Shahad G. Alnuaimi and Lina F. Yousef
Department of Chemical and Environmental Engineering, Masdar Institute of Science and Technology, Abu Dhabi, United Arab Emirates
Isolating fungi from saline environments and screening their enzymes for cellulase activity could provide a solution for the enzymatic efficiency encountered by the bioethanol industry. An environment suitable for research is the sediment of mangrove forests in Abu Dhabi because it receives a continuous input of cellulosic carbon in the form of litter for decomposition by fungi. Furthermore, the mangrove environment in Abu Dhabi is characterized by high temperatures and salinities, which also lead us to suspect that fungi indigenous to these sediments exhibit unique qualities and harbor enzymes that enable them to tolerate the relatively harsh conditions of this environment.
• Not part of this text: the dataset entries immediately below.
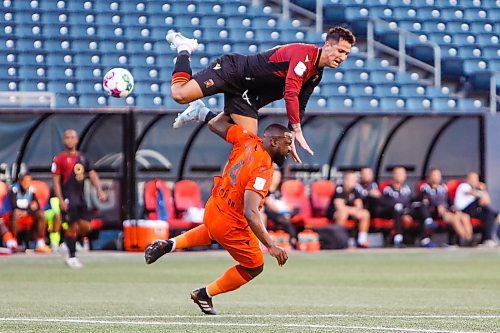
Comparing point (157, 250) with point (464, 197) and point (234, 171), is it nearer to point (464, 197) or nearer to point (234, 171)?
point (234, 171)

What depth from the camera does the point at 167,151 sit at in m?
21.9

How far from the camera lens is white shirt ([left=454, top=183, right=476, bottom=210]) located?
21969mm

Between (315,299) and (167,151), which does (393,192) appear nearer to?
(167,151)

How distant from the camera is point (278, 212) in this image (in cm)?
2080

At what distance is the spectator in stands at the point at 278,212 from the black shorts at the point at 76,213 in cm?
484

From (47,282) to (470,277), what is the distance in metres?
5.20

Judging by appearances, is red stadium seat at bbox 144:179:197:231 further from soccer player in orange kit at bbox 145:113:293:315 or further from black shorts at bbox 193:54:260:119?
soccer player in orange kit at bbox 145:113:293:315

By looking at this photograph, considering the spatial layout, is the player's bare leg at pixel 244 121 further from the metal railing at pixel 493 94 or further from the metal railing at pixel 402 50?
the metal railing at pixel 493 94

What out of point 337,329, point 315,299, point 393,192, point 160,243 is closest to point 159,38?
point 393,192

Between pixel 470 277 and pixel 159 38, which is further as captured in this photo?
pixel 159 38

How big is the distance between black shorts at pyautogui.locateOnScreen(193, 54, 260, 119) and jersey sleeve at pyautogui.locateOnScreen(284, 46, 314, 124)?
0.47m

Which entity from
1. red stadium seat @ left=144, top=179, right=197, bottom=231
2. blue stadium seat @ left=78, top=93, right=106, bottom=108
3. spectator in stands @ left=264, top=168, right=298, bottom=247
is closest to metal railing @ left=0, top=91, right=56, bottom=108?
blue stadium seat @ left=78, top=93, right=106, bottom=108

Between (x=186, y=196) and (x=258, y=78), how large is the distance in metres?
11.7

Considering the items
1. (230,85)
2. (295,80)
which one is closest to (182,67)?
(230,85)
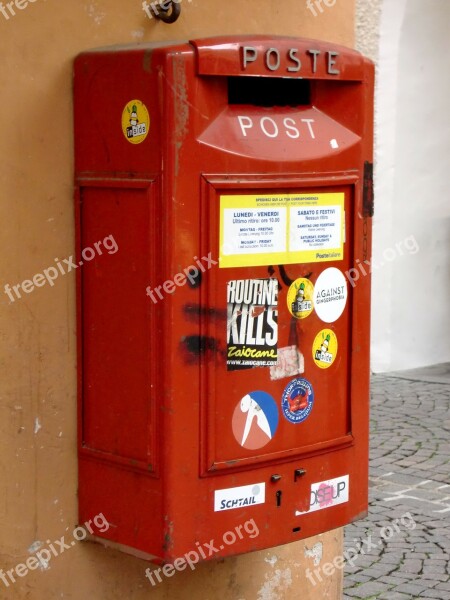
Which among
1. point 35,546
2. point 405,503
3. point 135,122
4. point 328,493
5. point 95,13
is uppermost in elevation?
point 95,13

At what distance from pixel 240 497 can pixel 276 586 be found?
0.93 meters

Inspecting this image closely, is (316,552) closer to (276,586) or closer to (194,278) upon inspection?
(276,586)

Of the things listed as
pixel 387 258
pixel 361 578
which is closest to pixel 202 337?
pixel 361 578

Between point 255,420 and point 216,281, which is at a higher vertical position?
point 216,281

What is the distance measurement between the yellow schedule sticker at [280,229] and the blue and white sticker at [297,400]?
39 cm

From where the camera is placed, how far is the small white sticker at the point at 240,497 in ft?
11.0

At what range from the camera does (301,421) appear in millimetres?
3510

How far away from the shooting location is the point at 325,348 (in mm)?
3576

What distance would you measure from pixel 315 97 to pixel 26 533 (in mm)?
1615

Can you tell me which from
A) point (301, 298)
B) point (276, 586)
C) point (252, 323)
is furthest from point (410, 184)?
point (252, 323)

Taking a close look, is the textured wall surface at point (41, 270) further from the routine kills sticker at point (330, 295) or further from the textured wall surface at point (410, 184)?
the textured wall surface at point (410, 184)

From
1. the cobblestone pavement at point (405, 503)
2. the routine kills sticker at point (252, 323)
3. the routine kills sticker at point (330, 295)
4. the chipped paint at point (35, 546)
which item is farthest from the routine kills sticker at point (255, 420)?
the cobblestone pavement at point (405, 503)

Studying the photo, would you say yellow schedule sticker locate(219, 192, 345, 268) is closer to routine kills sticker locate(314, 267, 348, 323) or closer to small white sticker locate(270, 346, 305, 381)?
routine kills sticker locate(314, 267, 348, 323)

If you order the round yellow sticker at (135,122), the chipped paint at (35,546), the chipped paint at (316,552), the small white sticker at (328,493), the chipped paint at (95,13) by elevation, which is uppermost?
the chipped paint at (95,13)
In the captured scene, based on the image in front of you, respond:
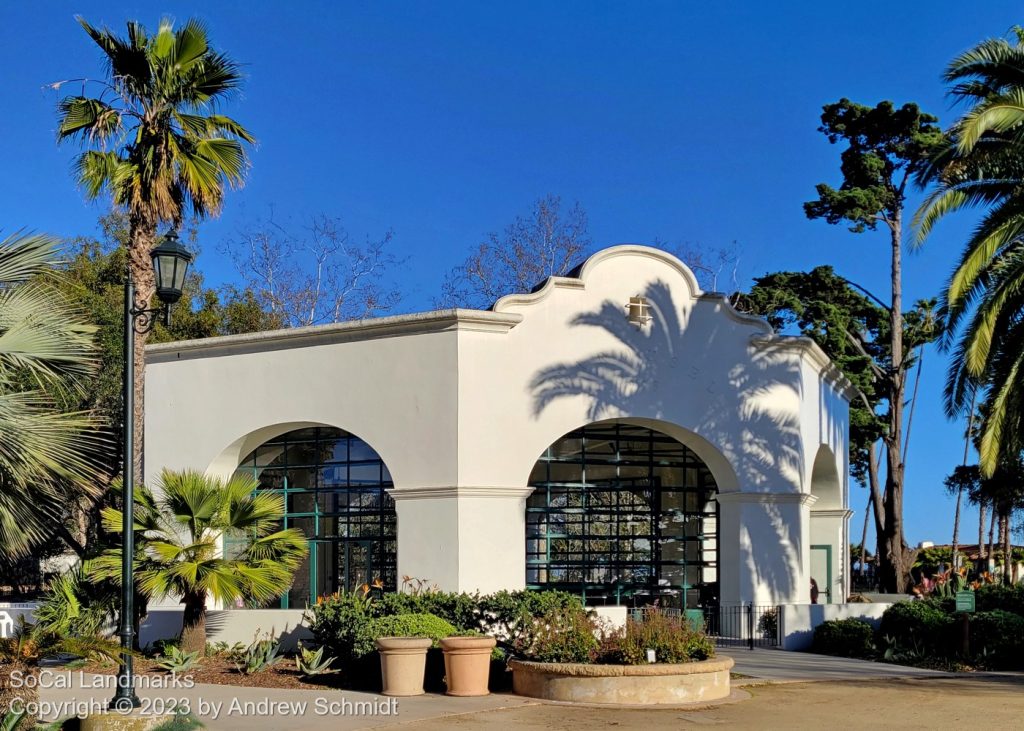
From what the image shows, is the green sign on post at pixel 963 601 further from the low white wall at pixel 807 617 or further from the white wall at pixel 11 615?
the white wall at pixel 11 615

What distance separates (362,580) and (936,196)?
41.8 feet

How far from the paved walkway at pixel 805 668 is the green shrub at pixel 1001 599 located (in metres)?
3.01

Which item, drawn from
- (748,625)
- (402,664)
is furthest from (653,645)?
(748,625)

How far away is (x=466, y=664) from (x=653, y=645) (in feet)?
8.16

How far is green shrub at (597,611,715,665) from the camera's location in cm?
1568

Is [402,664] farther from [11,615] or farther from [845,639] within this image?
[11,615]

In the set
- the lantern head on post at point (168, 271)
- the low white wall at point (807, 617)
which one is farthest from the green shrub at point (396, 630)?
the low white wall at point (807, 617)

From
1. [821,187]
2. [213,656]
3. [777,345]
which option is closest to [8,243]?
[213,656]

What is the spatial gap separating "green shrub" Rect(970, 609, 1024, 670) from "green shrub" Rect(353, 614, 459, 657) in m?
9.47

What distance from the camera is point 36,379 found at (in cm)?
1543

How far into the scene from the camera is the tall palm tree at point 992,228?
65.6 ft

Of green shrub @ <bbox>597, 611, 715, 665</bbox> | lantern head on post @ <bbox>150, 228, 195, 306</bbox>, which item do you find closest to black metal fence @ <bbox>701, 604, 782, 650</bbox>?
green shrub @ <bbox>597, 611, 715, 665</bbox>

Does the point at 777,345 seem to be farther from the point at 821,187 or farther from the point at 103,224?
the point at 103,224

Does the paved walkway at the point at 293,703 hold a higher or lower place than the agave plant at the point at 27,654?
lower
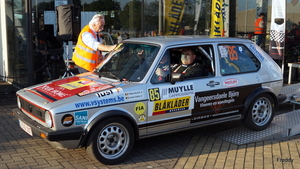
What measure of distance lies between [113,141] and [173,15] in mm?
7497

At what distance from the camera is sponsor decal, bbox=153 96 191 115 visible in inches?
204

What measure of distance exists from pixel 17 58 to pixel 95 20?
14.9 feet

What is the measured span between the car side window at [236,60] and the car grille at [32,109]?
9.28 ft

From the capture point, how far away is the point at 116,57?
234 inches

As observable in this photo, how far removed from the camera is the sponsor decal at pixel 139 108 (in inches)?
197

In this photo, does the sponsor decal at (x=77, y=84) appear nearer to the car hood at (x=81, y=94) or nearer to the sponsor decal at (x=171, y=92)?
the car hood at (x=81, y=94)

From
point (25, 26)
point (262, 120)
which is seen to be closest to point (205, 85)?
point (262, 120)

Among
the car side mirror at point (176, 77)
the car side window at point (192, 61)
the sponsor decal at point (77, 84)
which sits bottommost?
the sponsor decal at point (77, 84)

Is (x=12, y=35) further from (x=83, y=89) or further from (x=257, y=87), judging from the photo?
(x=257, y=87)

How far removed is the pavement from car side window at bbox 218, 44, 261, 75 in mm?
1203

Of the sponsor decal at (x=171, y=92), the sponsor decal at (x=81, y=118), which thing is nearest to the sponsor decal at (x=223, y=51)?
the sponsor decal at (x=171, y=92)

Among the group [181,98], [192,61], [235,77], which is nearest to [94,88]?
[181,98]

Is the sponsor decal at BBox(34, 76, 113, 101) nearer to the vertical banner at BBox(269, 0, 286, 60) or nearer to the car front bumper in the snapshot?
the car front bumper

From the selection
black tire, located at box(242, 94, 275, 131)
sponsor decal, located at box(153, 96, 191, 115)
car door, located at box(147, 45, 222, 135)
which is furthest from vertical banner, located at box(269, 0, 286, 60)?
sponsor decal, located at box(153, 96, 191, 115)
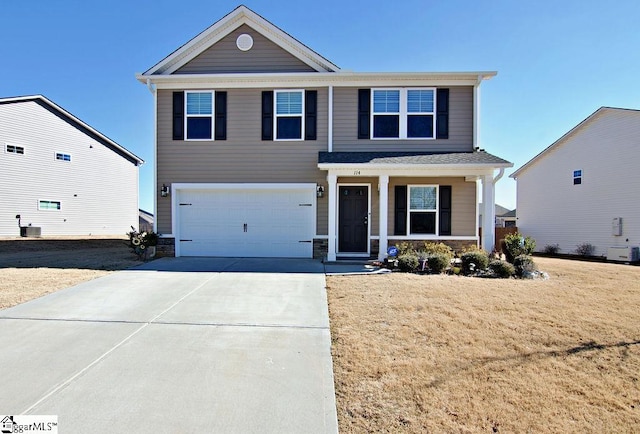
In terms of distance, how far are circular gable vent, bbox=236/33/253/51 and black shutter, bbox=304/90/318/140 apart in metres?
2.44

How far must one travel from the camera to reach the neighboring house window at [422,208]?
10.8 meters

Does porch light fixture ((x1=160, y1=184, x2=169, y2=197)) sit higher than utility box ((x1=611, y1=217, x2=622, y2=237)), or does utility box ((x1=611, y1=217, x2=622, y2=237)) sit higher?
porch light fixture ((x1=160, y1=184, x2=169, y2=197))

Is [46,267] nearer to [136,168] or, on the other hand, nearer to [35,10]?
[35,10]

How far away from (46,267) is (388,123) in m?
10.2

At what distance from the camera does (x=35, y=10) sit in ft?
38.7

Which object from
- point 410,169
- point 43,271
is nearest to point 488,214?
point 410,169

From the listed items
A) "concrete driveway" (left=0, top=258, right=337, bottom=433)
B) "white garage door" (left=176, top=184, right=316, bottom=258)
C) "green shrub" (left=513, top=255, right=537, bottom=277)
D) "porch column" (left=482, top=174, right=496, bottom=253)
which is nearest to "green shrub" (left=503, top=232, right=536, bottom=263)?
"porch column" (left=482, top=174, right=496, bottom=253)

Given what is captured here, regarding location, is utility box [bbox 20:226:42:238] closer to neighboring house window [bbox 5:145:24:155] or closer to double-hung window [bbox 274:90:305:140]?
neighboring house window [bbox 5:145:24:155]

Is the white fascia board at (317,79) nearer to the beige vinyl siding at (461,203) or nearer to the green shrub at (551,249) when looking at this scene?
the beige vinyl siding at (461,203)

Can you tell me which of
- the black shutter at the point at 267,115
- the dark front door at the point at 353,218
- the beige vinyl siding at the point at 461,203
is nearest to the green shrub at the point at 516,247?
the beige vinyl siding at the point at 461,203

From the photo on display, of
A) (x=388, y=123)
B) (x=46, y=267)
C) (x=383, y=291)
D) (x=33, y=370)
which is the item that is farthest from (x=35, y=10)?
(x=383, y=291)

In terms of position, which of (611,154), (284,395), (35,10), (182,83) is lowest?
(284,395)

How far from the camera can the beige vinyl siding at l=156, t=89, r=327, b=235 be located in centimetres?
1077

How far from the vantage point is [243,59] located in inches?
436
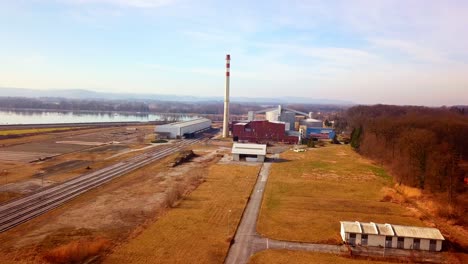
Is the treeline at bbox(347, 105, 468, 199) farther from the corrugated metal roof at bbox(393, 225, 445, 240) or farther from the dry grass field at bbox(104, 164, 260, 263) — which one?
the dry grass field at bbox(104, 164, 260, 263)

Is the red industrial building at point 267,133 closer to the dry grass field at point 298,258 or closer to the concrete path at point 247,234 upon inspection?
the concrete path at point 247,234

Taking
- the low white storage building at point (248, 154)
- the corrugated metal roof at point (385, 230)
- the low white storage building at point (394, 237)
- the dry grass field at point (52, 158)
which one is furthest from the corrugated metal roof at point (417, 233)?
the dry grass field at point (52, 158)

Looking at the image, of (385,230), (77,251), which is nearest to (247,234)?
(385,230)

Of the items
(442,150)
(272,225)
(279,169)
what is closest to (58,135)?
(279,169)

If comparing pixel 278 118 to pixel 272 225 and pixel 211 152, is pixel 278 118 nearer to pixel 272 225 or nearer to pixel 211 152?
pixel 211 152

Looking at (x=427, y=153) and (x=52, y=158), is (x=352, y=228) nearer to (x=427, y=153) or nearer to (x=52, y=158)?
(x=427, y=153)

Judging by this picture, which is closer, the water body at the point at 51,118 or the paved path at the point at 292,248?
the paved path at the point at 292,248
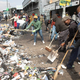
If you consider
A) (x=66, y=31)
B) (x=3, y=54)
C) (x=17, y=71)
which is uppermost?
(x=66, y=31)

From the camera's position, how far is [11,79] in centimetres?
310

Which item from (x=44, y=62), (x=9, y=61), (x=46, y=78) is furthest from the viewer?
(x=44, y=62)

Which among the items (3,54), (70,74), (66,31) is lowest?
(70,74)

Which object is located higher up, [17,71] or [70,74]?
[17,71]

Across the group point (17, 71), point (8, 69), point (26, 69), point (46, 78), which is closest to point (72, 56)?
point (46, 78)

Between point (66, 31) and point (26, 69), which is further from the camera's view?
point (66, 31)

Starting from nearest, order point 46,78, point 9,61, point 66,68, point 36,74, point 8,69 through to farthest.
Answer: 1. point 46,78
2. point 36,74
3. point 8,69
4. point 66,68
5. point 9,61

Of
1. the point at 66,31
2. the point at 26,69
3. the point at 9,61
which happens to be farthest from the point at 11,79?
the point at 66,31

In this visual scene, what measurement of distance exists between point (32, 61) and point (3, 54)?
123 cm

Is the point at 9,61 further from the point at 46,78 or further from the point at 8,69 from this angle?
the point at 46,78

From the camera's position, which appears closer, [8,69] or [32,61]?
[8,69]

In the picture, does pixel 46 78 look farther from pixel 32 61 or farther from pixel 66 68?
pixel 32 61

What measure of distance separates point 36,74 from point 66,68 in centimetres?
117

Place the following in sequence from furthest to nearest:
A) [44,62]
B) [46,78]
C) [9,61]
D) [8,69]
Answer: [44,62] → [9,61] → [8,69] → [46,78]
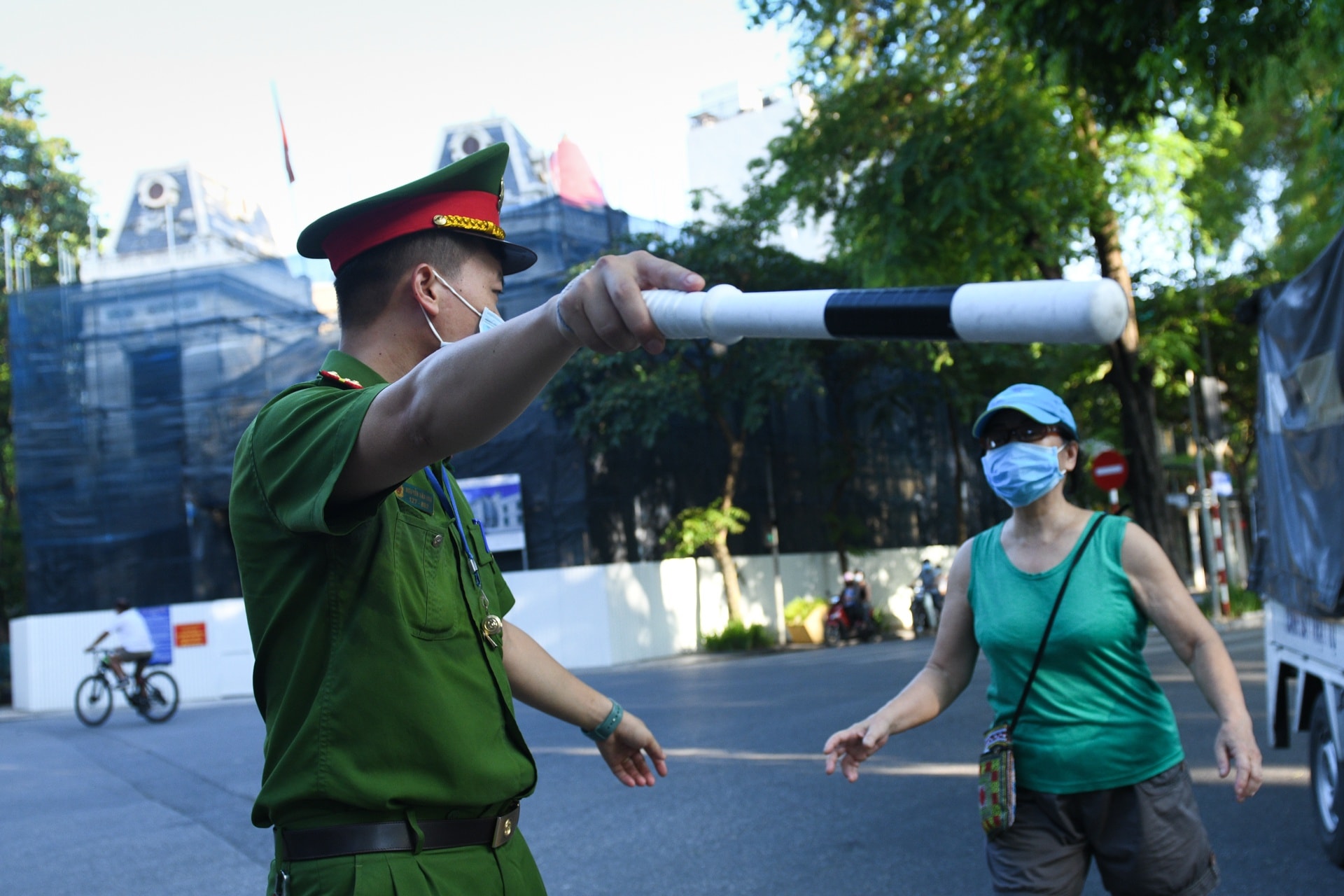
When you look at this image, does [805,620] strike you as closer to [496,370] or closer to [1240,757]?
[1240,757]

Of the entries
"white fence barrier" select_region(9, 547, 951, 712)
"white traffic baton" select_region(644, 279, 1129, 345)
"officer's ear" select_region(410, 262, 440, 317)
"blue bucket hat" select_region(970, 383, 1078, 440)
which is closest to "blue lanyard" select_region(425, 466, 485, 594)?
"officer's ear" select_region(410, 262, 440, 317)

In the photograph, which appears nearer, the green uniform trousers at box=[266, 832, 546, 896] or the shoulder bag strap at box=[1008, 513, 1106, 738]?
the green uniform trousers at box=[266, 832, 546, 896]

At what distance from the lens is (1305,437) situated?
18.7ft

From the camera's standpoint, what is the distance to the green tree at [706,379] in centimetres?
2528

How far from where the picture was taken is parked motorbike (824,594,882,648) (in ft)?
87.4

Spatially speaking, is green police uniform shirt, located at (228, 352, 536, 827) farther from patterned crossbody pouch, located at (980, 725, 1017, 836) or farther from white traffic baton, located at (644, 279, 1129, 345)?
patterned crossbody pouch, located at (980, 725, 1017, 836)

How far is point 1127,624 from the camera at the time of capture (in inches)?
129

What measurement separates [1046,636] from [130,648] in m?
16.1

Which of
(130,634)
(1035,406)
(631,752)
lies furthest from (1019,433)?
(130,634)

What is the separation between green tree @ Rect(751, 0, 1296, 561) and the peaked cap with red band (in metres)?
15.9

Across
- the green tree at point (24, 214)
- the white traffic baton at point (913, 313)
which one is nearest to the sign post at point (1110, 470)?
the white traffic baton at point (913, 313)

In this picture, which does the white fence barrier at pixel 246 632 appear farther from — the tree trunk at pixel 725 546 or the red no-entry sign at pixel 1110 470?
the red no-entry sign at pixel 1110 470

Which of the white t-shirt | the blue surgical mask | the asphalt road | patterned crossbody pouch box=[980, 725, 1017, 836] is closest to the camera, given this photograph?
patterned crossbody pouch box=[980, 725, 1017, 836]

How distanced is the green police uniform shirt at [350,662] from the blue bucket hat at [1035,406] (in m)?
2.02
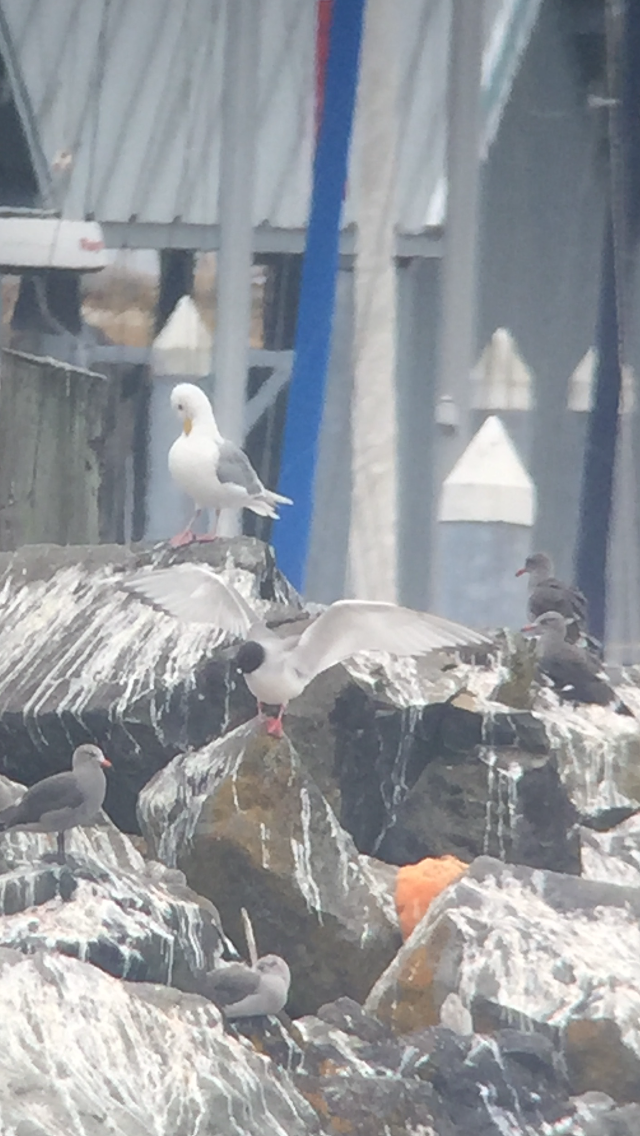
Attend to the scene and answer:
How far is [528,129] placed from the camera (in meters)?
13.4

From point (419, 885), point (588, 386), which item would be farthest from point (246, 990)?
point (588, 386)

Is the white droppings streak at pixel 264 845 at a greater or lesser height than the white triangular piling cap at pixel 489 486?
lesser

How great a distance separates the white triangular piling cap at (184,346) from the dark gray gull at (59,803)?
5797 mm

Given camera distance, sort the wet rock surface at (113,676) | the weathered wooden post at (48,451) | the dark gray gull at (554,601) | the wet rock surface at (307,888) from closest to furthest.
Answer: the wet rock surface at (307,888) < the wet rock surface at (113,676) < the weathered wooden post at (48,451) < the dark gray gull at (554,601)

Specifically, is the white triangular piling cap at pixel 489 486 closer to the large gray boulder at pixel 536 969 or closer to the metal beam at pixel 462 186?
the metal beam at pixel 462 186

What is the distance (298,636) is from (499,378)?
4650 millimetres

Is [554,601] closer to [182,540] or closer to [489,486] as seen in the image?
[489,486]

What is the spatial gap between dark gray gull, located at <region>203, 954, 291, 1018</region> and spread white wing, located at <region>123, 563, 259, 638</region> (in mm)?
1431

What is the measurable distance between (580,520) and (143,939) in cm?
656

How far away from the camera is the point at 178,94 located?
13242 millimetres

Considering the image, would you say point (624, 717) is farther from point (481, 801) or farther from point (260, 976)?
point (260, 976)

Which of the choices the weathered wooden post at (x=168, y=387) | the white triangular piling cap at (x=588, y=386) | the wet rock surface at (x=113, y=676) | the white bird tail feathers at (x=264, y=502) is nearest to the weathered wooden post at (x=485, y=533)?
the white bird tail feathers at (x=264, y=502)

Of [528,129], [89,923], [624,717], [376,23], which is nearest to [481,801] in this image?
[624,717]

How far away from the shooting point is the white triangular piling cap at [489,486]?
930cm
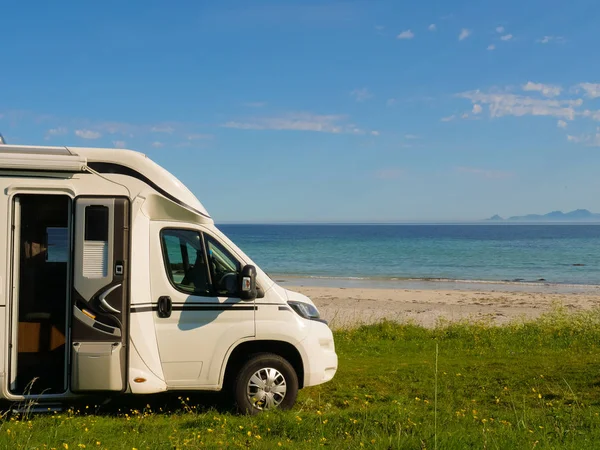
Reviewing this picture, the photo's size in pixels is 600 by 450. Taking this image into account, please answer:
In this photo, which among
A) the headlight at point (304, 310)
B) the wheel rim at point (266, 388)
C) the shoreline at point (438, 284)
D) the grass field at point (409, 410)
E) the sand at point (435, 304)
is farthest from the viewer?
the shoreline at point (438, 284)

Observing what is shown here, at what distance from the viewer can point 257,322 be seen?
6.83m

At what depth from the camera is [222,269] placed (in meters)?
6.98

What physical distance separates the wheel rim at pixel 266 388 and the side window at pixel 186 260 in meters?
1.08

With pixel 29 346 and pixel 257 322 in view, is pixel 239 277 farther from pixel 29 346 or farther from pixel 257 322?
pixel 29 346

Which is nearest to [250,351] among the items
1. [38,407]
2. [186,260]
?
[186,260]

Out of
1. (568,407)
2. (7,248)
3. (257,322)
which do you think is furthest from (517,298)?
(7,248)

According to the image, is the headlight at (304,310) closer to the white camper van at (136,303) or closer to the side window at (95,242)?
the white camper van at (136,303)

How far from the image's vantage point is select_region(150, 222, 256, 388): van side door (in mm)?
6676

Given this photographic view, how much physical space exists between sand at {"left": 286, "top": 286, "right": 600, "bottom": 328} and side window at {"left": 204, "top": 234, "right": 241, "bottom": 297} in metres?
8.69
A fungal isolate that was isolated from the mangrove sediments showed heterotrophic growth when cellulose was used as a sole source of carbon. This suggests that this organism is producing cellulases that are breaking down cellulose to glucose to support its growth. In this study, growth, cellulolytic activity and extracellular protein profile of this organism when grown using different carbon substrates was evaluated.
Keywords: Bioenergy, cellulose, fungi, mangrove, biomass.